BEGIN Text shown

Agus MSD, Alexander JL, Wolfsdorf JI. Utility of immediate hemoglobin A1c in children with type I diabetes mellitus.
Objective: Immediate feedback (IFB) of hemoglobin A1c (HbA1c) results to adults with type 1 and 2 diabetes allows more appropriate care decisions at the clinic visit and may improve glycemic control. Our objective is to determine whether IFB of HbA1c results to children with type 1 diabetes will improve patient care and glycemic control.
Methods: In this prospective randomized controlled trial, children under 18 years of age were randomly assigned to receive HbA1c results during their diabetes clinic visit by point-of-care fingerstick testing (immediate) or several days after by venipuncture and laboratory assessment (conventional). HbA1c levels, therapy changes, and painfulness of testing were recorded at baseline and every follow-up appointment for a year.

END Text shown
BEGIN Data provided

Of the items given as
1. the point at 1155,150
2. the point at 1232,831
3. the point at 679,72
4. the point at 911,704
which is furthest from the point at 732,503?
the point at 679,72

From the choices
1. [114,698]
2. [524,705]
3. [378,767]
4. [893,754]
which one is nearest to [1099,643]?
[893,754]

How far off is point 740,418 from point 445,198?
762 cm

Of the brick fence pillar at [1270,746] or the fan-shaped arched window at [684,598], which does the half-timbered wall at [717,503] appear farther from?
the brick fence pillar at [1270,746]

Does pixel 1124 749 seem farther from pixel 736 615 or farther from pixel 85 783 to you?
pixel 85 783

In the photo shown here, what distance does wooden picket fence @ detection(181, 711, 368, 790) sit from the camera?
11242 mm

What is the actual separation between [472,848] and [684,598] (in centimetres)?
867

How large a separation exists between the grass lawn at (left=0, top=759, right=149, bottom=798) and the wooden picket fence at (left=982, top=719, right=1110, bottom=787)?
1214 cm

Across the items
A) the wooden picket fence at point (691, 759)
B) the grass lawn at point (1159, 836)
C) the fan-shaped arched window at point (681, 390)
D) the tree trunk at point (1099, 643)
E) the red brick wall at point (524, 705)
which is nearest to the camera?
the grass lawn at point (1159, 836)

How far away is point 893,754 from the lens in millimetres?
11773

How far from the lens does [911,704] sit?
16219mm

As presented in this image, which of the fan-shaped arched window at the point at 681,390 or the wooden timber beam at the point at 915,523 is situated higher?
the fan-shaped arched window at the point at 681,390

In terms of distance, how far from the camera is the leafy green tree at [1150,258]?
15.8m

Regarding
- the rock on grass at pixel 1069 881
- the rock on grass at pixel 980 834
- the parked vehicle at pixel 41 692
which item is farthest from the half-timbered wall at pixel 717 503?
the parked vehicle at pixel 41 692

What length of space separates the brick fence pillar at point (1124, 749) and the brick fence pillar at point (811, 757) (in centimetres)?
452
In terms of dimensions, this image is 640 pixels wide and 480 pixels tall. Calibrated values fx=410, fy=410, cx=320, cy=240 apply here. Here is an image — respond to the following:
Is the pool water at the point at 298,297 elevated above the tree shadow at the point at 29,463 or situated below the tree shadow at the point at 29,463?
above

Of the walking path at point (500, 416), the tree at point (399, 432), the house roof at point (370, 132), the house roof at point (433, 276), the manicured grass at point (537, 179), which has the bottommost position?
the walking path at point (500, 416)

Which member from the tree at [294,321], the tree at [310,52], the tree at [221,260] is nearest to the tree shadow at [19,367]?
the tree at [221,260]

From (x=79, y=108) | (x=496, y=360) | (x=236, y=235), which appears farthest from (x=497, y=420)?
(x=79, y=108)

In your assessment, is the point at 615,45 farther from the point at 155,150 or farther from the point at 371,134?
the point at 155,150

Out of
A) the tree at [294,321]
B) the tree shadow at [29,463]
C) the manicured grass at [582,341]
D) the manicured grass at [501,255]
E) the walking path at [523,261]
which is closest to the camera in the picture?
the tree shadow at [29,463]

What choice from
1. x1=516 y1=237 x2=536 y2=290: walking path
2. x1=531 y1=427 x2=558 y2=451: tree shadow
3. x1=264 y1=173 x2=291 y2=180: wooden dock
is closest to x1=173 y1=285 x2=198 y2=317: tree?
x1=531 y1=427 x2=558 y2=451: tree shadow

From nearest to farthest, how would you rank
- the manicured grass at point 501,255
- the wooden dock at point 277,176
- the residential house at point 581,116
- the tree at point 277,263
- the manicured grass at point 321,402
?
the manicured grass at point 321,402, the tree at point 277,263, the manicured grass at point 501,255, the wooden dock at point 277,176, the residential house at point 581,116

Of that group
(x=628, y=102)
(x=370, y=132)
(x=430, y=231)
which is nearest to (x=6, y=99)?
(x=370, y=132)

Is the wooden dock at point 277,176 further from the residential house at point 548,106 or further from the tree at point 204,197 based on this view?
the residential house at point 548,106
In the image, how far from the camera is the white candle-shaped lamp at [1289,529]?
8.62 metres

END Data provided

• **Activities**:
A: Summarize the abstract above on immediate HbA1c feedback for children with type 1 diabetes in two sentences.
B: Resume the abstract on immediate HbA1c feedback for children with type 1 diabetes, picking up after its last sentence.

• **Answers to the problems**:
A: Immediate feedback of HbA1c results to adults with type 1 and 2 diabetes allows more appropriate care decisions at the clinic visit and may improve glycemic control, and this study aims to determine whether the same feedback improves patient care and glycemic control in children with type 1 diabetes. In a prospective randomized controlled trial, children under 18 received their HbA1c results either during the clinic visit through point-of-care fingerstick testing or several days later through venipuncture and laboratory assessment, with HbA1c levels, therapy changes, and painfulness of testing recorded at baseline and at every follow-up appointment for a year.

B:
Results: The 215 patients studied had similar baseline characteristics including initial HbA1c (7.90 ± 1.24% vs. 7.81 ± 1.13%, p = 0.25). IFB improved HbA1c at 3 months (−0.20 ± 0.66%, p = 0.005) with a return to baseline for the remainder of the study. Subjects receiving conventional feedback had increased HbA1c results at 12 months (+0.27 ± 1.05%, p = 0.048). Less frequent patient–clinician communication between visits was reported with IFB (0.29 ± 0.48 vs. 0.38 ± 0.49 contacts/visit, p = 0.043). Subjects rated fingersticks as less painful than conventional venipuncture (0.30 ± 0.66 vs. 3.9 ± 2.6, p < 0.001).
Conclusions: IFB of HbA1c is a more acceptable method of HbA1c determination in children with type 1 diabetes mellitus. Although sustained improvements in glycemic control did not result from this intervention alone, IFB testing resulted in more efficient patient–clinician communication and was less painful.